Il Pd tradisce le larghe intese: scheda bianca sulla Santanchè

I democratici si sfilano sulla candidata alla vicepresidenza della Camera indicata dal Pdl. Alfano tratta per evitare lo strappo, ma il pericolo è che l'incarico finisca a grillini e vendoliani

Il Pd tradisce le larghe intese: scheda bianca sulla Santanchè

Roma - Il caso Santanchè scuote la maggioranza. Il Pd, infatti, si sfila sul voto alla candidata alla vicepresidenza della Camera. Né sì né no ma una pilatesca scheda bianca, anche se Alfano riceve il mandato di trattare con i vertici del Pd per scongiurare la scheda bianca. Se non di tutti, almeno di una ampia maggioranza. Troppi i mal di pancia tra i democrat, a rischio esplosione. Così, a farne le spese, la pasionaria pidiellina che avrebbe dovuto prendere il posto che fu di Maurizio Lupi, ora volato al ministero delle Infrastrutture. La vicepresidenza di Montecitorio spetta al Pdl ma dal Pd c'è stata una levata di scudi sul nome della Santanchè. «Un nome troppo divisivo», sostengono con un eufemismo molti democrat; «indigeribile», la giudicano altri più terra a terra. Così, le larghe intese rischiano di slabbrarsi a dismisura per questioni di organigramma.

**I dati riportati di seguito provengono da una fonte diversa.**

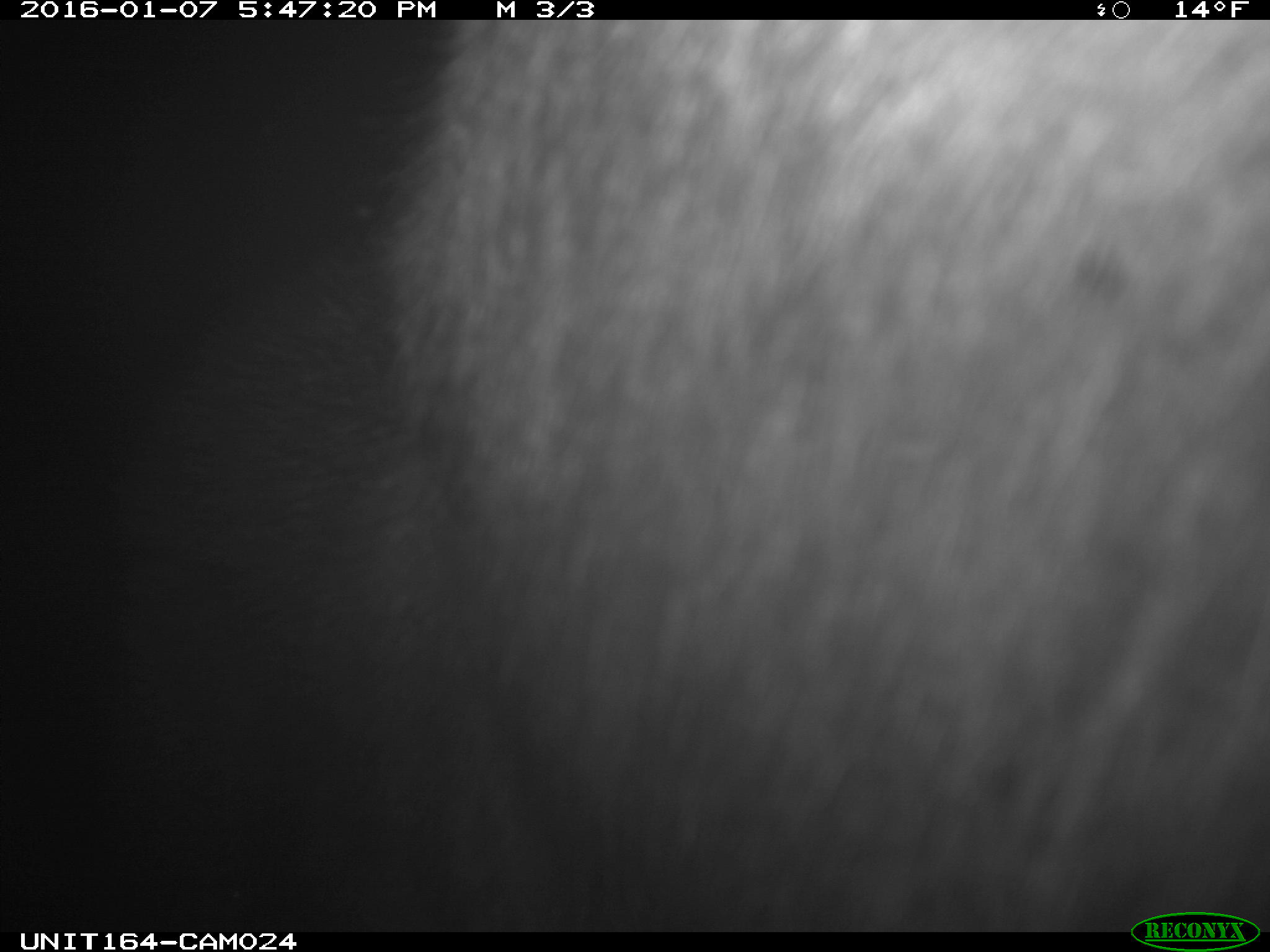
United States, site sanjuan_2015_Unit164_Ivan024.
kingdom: Animalia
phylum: Chordata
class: Mammalia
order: Artiodactyla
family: Cervidae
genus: Alces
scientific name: Alces alces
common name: moose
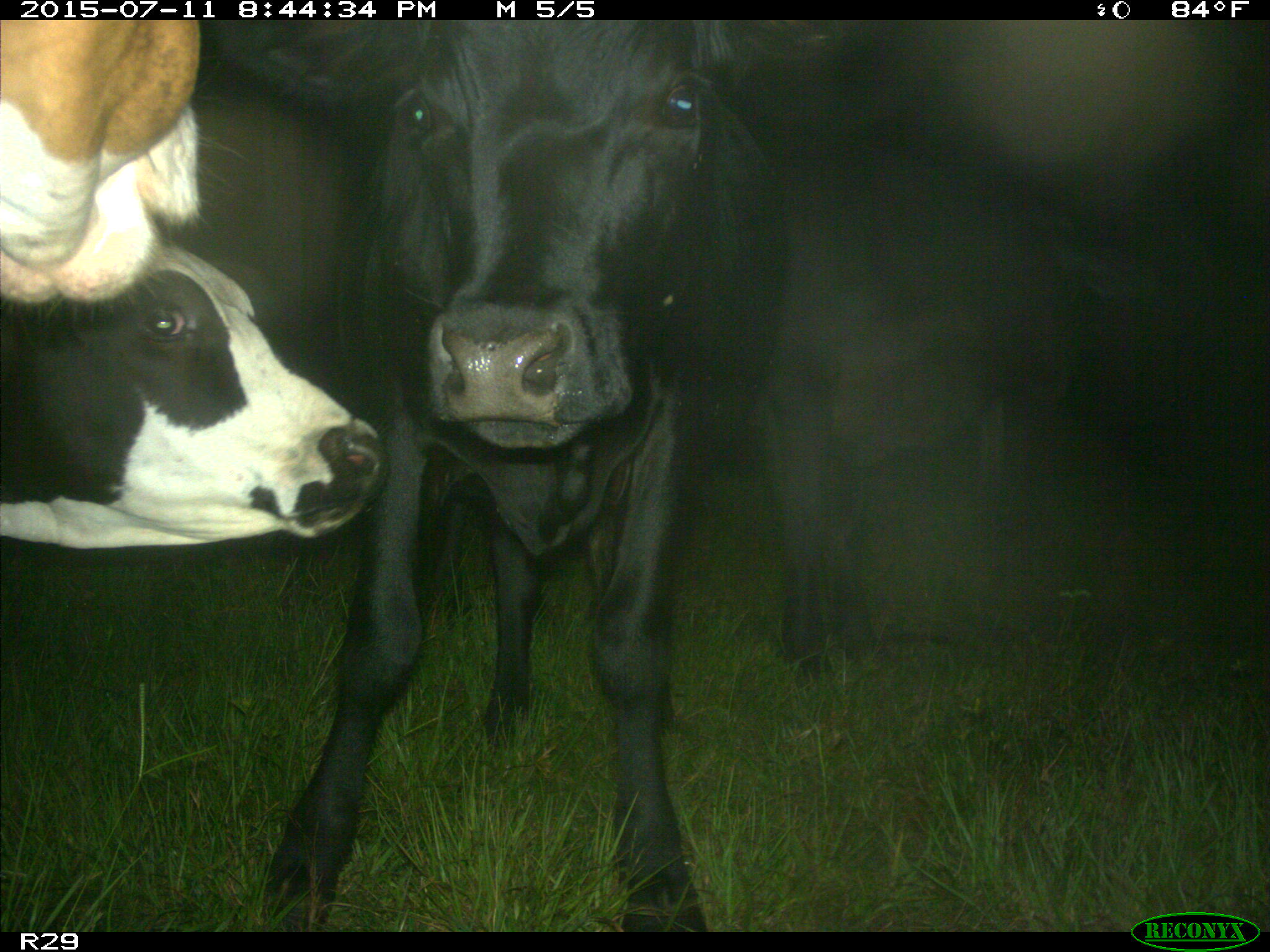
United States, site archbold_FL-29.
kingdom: Animalia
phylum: Chordata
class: Mammalia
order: Artiodactyla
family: Bovidae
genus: Bos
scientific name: Bos taurus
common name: domestic cow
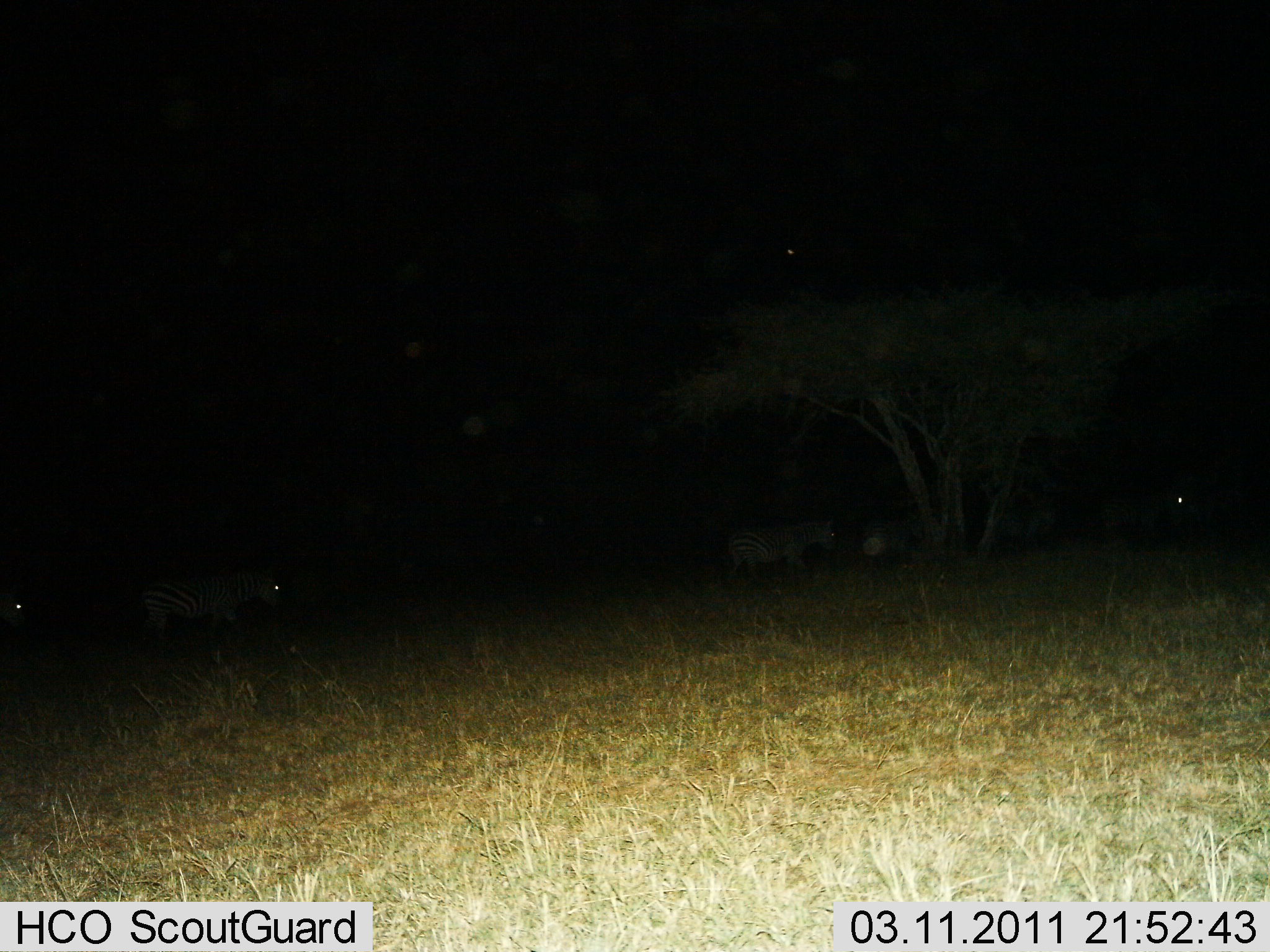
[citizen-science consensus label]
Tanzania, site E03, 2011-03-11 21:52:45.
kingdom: Animalia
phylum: Chordata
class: Mammalia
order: Perissodactyla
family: Equidae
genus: Equus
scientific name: Equus quagga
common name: plains zebra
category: zebra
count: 4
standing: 58%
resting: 8%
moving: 42%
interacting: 0%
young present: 0%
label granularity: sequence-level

Il barbuto e giovane turco Matteo Orfini aveva fatto presagire scenari scottanti: «Penso che candidare Santanchè alla vicepresidenza sia cercare un incidente - dice grave -. Non penso di votarla e credo che alcune scelte rischiano di essere delle mine sulla strada di questo governo». Pensiero personale? La sua corrente comprende una ventina di deputati su 293. Ma anche Emanuele Fiano e Pippo Civati spiegano il loro pollice verso: «Nel 2008 la Santanchè - ha scritto Fiano - dichiarò di essere orgogliosamente fascista, io nel 2013 orgogliosamente non la voterò vicepresidente». Civati ha sbattuto i pugni sul tavolo: «Pare che i dubbi non riguardino solo me. Che si fa? Si sceglie la candidata divisivissima o si opta per soluzioni più miti e meno pitonate? Se volete la mia personalissima opinione - ha graffiato - la Santanchè non è proprio l'ideale nemmeno per le larghe intese». Stesso pensiero della bersaniana Alessandra Moretti che ha sparato a zero: «Non si possono usare le istituzioni per lanciare provocazioni. All'interno del Pdl ci sono figure meno divisive del nome della Santanchè. Il Pdl trovi una figura alternativa».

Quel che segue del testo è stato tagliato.